Pure ethanol is difficult to prepare and therefore expensive, $95\%$ (v/v) ethanol is much cheaper. Consequently, $95\%$ ethanol is generally used in the preparation of dilute water solutions of ethanol. It has been found that $70\%$ (v/v) ethanol concentration is the most effective for preoperative skin disinfection. How much $95\%$ ethanol would be needed to produce a $2.5{\text{ }}L$solution of $70\%$ ethanol?

Answer 1

$95\%$ (v/v) of ethanol means $95ml$of ethanol diluted in $100ml$of water. Same goes for $70\%$(v/v) ethanol, $70ml$of ethanol diluted in $100ml$of water. Using this, calculate the amount required.
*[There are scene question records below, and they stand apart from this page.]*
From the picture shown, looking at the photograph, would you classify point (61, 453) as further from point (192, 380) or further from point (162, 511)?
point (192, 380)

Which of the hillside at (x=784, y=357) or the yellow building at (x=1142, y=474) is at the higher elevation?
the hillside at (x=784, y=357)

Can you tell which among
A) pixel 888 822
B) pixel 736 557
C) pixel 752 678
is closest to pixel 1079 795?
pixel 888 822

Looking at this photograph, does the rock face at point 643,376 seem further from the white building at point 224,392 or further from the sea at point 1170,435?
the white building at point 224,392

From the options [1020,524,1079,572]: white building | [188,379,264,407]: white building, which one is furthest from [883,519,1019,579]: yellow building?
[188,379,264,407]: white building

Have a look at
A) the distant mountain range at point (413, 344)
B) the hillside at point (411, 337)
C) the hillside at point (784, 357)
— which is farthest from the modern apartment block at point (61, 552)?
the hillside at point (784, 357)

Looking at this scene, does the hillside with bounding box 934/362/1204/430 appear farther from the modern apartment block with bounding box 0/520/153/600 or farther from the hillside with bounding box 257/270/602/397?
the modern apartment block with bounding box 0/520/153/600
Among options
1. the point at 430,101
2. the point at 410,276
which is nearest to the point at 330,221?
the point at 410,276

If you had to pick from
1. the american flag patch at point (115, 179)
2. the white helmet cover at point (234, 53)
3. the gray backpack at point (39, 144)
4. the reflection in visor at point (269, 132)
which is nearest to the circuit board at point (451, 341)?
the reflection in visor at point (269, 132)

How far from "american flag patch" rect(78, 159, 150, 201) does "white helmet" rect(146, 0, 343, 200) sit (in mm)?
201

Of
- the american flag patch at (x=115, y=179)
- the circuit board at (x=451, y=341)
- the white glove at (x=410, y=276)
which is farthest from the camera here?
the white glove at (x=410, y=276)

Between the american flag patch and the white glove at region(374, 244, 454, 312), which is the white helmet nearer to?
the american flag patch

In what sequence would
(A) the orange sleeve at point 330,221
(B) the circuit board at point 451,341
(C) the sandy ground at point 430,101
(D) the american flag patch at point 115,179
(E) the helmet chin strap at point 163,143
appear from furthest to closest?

It is given (v/v) ratio so ethanol will be taken in milliliters and not in gm.

Complete answer:
We need to find how much of $95\%$ ethanol is required to prepare $2.5{\text{ }}L$solution of $70\%$ ethanol
We know that $70\%$of ethanol means $70ml$ of ethanol diluted in $100ml$of water
This can be written as:
$100ml\xrightarrow{{}}70ml$
$\Rightarrow 1ml\xrightarrow{{}}\dfrac{{70}}{{100}}ml$
We need $2.5{\text{ }}L$of solution and so we will convert milliliters to liters.
So, $\Rightarrow 1{\text{ L}}\xrightarrow{{}}\dfrac{{70}}{{100}} \times 1000ml$ (as$1L = 1000ml$)
$\Rightarrow 2.5{\text{ L}}\xrightarrow{{}}\dfrac{{70}}{{100}} \times 1000 \times 2.5ml$
$\Rightarrow 70 \times 25ml$
Thus, by this we found out that $2.5{\text{ }}L$of solution contains $70 \times 25ml$of $70\%$ethanol
Now we need to calculate the quantity of $95\%$(v/v) ethanol that is required for preparing $2.5{\text{ }}L$solution of $70\%$ ethanol. We will calculate it in the same manner we did for $70\%$ ethanol.
$95\%$Of ethanol means $95ml$of ethanol diluted in $100ml$of water.
So $95ml\xrightarrow{{}}100ml$
$\Rightarrow 1ml\xrightarrow{{}}\dfrac{{100}}{{95}}ml$
$\Rightarrow 70 \times 25ml\xrightarrow{{}}\dfrac{{100}}{{95}} \times 70 \times 25ml$
$\Rightarrow 1842.10ml$
Therefore $1842.10ml$of $95\%$ ethanol is required for the preparation of $2.5{\text{ }}L$solution of $70\%$ ethanol. This means that $1.84210{\text{ L}}$of $95\%$ ethanol is required to prepare $2.5{\text{ }}L$solution of $70\%$ ethanol.

Note:
$70\%$or $95\%$ of ethanol is given in (v/v) i.e. volume by volume ratio. Sometimes it might be given (w/v) this is weight by volume ratio. This means that in case of $70\%$of ethanol, $70gm$of ethanol is diluted in $100ml$of water. And for $95\%$ of ethanol $95gm$of ethanol diluted in $100ml$of water.